10. What were the determining factors for deploying the cameras? The cameras were deployed depending on the indirect signs of tigers such pugmarks, and indirect signs of its prey base such as hoofmarks and pellets. The areas with high anthropogenic pressure and dense vegetation were avoided.

11. How many cameras were deployed in each range? In Raidighi and Ramganga ranges respectively, 21 and 20 pairs of camera traps were deployed.

12. What other species were camera trapped apart from tigers? Apart from tigers, felids like fishing cat, jungle cat and leopard cat were camera trapped.
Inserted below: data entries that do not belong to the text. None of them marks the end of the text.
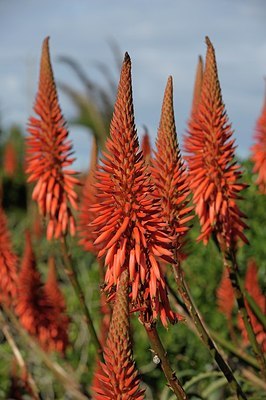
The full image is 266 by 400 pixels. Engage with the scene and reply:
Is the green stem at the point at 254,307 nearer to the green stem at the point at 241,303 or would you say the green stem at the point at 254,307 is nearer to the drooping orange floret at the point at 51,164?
the green stem at the point at 241,303

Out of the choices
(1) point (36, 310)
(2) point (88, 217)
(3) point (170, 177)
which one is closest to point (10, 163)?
(1) point (36, 310)

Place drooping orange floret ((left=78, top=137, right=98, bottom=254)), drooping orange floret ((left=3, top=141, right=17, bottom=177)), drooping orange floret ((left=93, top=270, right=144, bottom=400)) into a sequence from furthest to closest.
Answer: drooping orange floret ((left=3, top=141, right=17, bottom=177)), drooping orange floret ((left=78, top=137, right=98, bottom=254)), drooping orange floret ((left=93, top=270, right=144, bottom=400))

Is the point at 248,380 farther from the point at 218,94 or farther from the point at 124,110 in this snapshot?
the point at 124,110

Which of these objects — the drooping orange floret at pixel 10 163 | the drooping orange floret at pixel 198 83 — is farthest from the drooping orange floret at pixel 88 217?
the drooping orange floret at pixel 10 163

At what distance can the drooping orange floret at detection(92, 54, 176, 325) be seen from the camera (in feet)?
6.70

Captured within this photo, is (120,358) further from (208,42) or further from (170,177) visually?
(208,42)

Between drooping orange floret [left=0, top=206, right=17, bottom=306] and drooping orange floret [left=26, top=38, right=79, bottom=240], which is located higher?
drooping orange floret [left=26, top=38, right=79, bottom=240]

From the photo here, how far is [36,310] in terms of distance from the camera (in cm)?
452

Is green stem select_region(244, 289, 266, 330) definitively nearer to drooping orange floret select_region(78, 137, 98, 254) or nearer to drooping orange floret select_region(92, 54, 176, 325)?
drooping orange floret select_region(78, 137, 98, 254)

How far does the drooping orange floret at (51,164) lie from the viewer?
3350 mm

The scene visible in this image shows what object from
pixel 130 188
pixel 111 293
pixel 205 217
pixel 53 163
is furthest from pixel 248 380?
pixel 130 188

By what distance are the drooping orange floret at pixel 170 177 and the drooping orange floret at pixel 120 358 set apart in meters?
0.56

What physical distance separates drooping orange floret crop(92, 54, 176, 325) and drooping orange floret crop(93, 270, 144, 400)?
0.10 m

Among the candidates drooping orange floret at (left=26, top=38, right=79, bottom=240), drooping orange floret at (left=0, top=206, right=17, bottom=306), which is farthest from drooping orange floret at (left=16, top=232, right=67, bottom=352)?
drooping orange floret at (left=26, top=38, right=79, bottom=240)
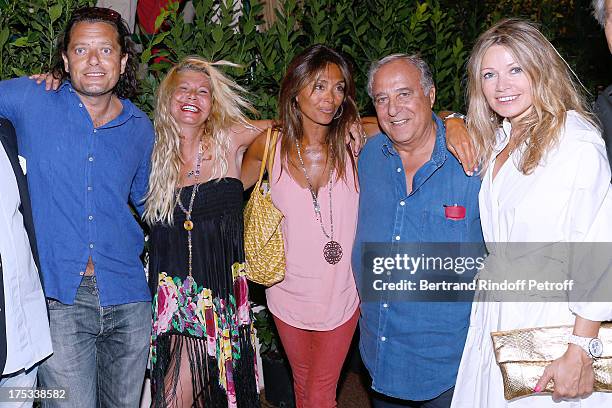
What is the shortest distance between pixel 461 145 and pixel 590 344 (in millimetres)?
1012

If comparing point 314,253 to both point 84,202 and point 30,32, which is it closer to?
point 84,202

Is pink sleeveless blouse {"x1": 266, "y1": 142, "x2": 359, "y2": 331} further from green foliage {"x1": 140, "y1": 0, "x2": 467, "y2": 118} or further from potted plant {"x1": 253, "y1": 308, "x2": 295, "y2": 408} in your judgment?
potted plant {"x1": 253, "y1": 308, "x2": 295, "y2": 408}

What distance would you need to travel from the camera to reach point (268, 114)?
4.17 meters

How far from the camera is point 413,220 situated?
299 centimetres

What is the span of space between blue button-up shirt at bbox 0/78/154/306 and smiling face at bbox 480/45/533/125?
5.39ft

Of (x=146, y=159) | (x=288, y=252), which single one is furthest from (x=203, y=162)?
(x=288, y=252)

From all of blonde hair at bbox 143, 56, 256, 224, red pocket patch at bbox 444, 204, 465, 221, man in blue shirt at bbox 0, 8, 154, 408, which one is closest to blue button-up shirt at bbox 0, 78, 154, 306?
man in blue shirt at bbox 0, 8, 154, 408

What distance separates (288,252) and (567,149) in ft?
4.91

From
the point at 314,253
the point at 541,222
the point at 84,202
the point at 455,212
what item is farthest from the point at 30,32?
the point at 541,222

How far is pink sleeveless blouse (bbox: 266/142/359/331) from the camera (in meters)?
3.32

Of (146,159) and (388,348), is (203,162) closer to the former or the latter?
(146,159)

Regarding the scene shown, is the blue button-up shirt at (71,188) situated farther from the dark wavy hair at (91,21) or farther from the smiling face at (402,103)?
the smiling face at (402,103)

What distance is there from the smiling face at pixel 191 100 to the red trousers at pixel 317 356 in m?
1.10

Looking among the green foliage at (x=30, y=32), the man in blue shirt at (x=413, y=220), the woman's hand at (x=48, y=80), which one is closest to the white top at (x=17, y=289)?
the woman's hand at (x=48, y=80)
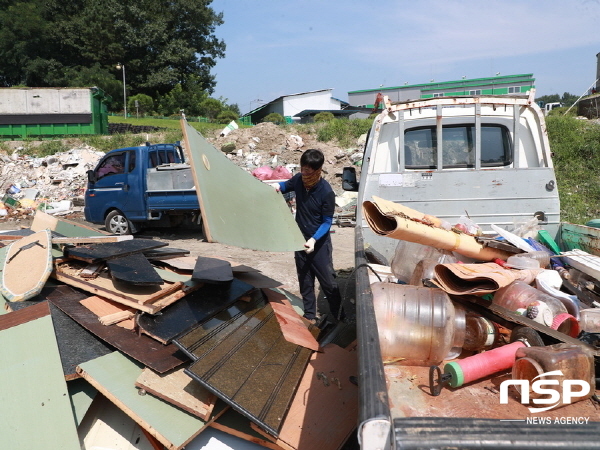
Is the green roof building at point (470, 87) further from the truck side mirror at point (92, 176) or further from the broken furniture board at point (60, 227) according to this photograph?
the broken furniture board at point (60, 227)

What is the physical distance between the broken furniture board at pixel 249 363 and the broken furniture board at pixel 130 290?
48 cm

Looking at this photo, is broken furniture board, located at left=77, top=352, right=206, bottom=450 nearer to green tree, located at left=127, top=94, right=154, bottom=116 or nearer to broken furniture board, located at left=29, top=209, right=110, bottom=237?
broken furniture board, located at left=29, top=209, right=110, bottom=237

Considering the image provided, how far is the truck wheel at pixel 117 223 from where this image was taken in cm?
984

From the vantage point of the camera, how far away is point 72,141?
845 inches

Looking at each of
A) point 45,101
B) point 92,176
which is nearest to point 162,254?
point 92,176

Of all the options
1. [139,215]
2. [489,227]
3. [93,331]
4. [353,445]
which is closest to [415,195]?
[489,227]

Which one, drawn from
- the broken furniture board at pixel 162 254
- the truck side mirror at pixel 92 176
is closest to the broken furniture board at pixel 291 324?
the broken furniture board at pixel 162 254

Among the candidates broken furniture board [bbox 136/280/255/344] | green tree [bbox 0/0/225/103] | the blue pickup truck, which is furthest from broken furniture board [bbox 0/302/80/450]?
green tree [bbox 0/0/225/103]

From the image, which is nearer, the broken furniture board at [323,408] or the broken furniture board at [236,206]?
the broken furniture board at [236,206]

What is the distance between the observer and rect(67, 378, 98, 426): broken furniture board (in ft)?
9.20

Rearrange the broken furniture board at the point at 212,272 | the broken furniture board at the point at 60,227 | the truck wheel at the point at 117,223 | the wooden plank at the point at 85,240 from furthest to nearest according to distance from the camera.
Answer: the truck wheel at the point at 117,223
the broken furniture board at the point at 60,227
the wooden plank at the point at 85,240
the broken furniture board at the point at 212,272

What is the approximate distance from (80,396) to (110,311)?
2.78 ft

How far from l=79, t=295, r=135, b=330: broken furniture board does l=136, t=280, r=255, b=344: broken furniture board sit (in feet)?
0.66

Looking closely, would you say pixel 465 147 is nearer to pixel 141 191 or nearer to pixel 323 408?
pixel 323 408
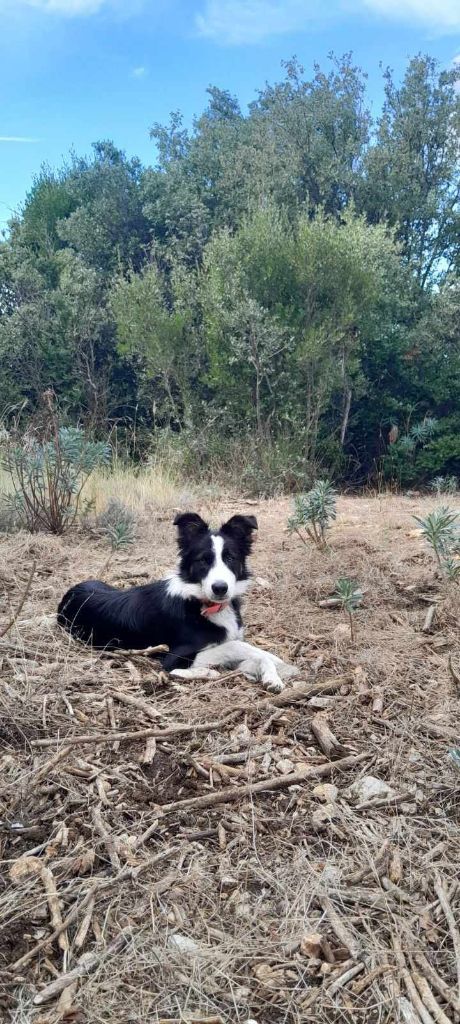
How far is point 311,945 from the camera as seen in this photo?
1.86 m

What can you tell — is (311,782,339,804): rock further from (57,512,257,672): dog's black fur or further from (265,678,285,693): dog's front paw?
(57,512,257,672): dog's black fur

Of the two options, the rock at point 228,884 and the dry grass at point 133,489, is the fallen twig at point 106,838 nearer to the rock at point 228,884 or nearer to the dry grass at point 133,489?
the rock at point 228,884

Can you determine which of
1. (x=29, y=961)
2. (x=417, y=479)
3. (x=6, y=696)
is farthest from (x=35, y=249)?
(x=29, y=961)

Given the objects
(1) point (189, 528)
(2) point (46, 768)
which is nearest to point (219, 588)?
(1) point (189, 528)

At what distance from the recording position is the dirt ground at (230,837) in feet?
5.79

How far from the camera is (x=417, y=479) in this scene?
1493 cm

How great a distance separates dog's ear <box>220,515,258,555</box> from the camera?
4082 mm

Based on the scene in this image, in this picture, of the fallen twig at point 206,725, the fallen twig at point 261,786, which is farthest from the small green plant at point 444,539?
the fallen twig at point 261,786

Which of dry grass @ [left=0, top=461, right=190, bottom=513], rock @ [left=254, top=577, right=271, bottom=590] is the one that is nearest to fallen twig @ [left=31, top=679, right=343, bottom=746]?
rock @ [left=254, top=577, right=271, bottom=590]

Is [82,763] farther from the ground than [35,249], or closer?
closer

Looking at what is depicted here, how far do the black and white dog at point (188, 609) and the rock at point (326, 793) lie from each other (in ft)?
3.59

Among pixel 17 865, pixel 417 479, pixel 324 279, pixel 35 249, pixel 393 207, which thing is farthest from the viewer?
pixel 35 249

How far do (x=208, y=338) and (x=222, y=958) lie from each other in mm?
11861

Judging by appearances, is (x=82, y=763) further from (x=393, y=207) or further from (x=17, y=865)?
(x=393, y=207)
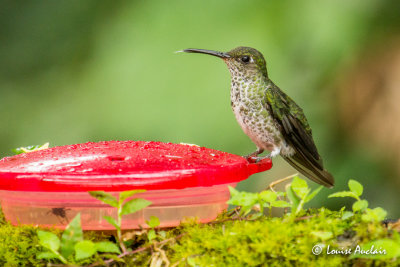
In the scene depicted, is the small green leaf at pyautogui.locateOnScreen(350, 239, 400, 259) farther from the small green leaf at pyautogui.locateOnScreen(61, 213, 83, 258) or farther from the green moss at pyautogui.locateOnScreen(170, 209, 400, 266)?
the small green leaf at pyautogui.locateOnScreen(61, 213, 83, 258)

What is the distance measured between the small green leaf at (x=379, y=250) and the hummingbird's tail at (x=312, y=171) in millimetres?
1359

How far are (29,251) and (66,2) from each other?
228 cm

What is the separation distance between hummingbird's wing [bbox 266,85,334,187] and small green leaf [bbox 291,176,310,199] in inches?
46.1

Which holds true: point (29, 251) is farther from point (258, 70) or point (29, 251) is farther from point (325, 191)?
point (325, 191)

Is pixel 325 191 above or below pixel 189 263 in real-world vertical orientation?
below

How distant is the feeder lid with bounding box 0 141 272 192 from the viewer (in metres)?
1.37

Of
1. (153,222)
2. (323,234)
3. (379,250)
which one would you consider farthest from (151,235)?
(379,250)

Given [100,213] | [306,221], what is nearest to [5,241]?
[100,213]

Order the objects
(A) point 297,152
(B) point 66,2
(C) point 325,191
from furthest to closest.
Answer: (B) point 66,2
(C) point 325,191
(A) point 297,152

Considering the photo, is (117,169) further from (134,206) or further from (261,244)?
(261,244)

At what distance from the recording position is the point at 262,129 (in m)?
2.61

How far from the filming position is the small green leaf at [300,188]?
53.1 inches

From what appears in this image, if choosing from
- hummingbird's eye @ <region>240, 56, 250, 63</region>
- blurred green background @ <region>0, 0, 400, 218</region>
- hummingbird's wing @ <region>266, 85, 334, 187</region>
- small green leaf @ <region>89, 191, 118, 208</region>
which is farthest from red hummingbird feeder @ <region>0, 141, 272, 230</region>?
blurred green background @ <region>0, 0, 400, 218</region>

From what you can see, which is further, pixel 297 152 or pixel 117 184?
pixel 297 152
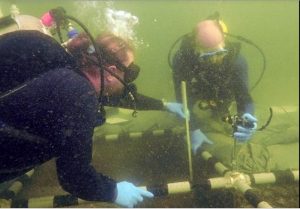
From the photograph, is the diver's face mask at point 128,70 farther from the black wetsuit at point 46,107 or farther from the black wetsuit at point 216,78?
the black wetsuit at point 216,78

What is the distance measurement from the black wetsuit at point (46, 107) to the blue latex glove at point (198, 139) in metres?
3.13

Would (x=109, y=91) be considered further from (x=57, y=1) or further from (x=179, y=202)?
(x=57, y=1)

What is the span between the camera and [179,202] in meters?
3.76

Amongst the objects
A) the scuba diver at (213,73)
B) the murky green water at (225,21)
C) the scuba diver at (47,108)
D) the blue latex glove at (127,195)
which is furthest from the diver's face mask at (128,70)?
the murky green water at (225,21)

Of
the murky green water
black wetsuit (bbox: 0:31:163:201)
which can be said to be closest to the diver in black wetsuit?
black wetsuit (bbox: 0:31:163:201)

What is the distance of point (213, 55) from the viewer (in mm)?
4289

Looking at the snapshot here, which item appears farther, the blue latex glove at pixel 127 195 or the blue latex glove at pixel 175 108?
the blue latex glove at pixel 175 108

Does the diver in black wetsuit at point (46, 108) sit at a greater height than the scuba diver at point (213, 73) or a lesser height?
lesser

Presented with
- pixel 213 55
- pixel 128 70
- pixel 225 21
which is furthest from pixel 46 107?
pixel 225 21

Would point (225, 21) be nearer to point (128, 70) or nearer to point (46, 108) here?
point (128, 70)

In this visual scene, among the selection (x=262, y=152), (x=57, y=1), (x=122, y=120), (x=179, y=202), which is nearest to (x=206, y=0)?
(x=57, y=1)

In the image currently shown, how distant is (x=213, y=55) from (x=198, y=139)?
1.50 metres

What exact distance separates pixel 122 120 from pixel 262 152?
301cm

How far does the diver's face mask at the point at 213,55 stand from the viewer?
4.26 metres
Ungulates like spotted deer and wild pig along with avifauna were also camera trapped. Apart from this, a melanistic leopard cat was also photo captured. This is the first photographic evidence of its presence in the Sundarbans.

13. “Melanism in Leopard cat”- What is it? Is it common? The cat family exhibits a wide diversity of coat colour and pattern, including melanism. Melanism occurs as a common polymorphism and is a development of dark coloured pigment in skin.